* **TASK STATEMENT**
Convert the lines of the items into a JSON list of strings, one string per line and no strings for blank lines. Leave the pictures out of the answer.

* **DATA FOR REVIEW**

┄┄┄┄┄┄┄┄┄┄┄┄┄┄┄┄┄┄┄┄

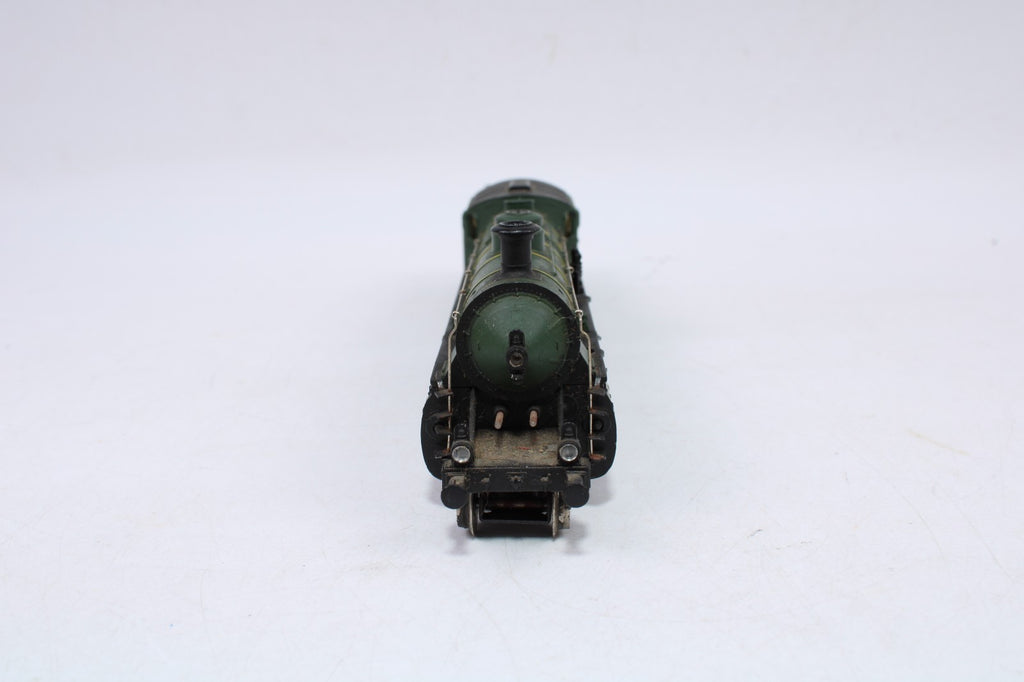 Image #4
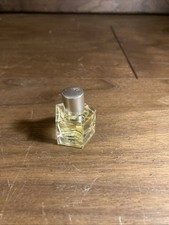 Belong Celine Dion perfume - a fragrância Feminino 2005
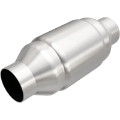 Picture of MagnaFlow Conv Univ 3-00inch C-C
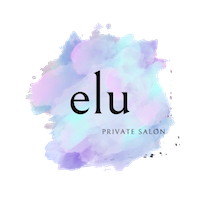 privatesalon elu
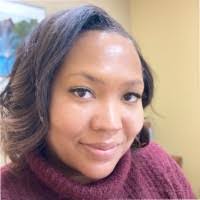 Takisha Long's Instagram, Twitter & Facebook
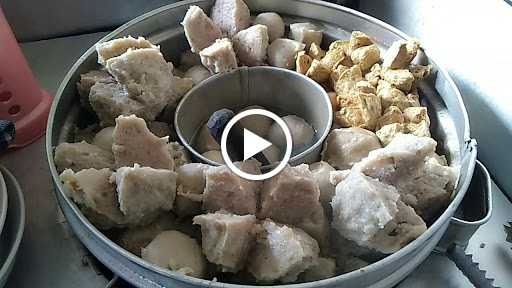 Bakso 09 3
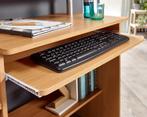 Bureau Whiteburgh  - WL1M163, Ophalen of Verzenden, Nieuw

┄┄┄┄┄┄┄┄┄┄┄┄┄┄┄┄┄┄┄┄

* **EXERCISE RESULT**
[
  " Image #4",
  " Belong Celine Dion perfume - a fragrância Feminino 2005",
  " Picture of MagnaFlow Conv Univ 3-00inch C-C",
  " privatesalon elu",
  " Takisha Long's Instagram, Twitter & Facebook",
  " Bakso 09 3",
  " Bureau Whiteburgh  - WL1M163, Ophalen of Verzenden, Nieuw"
]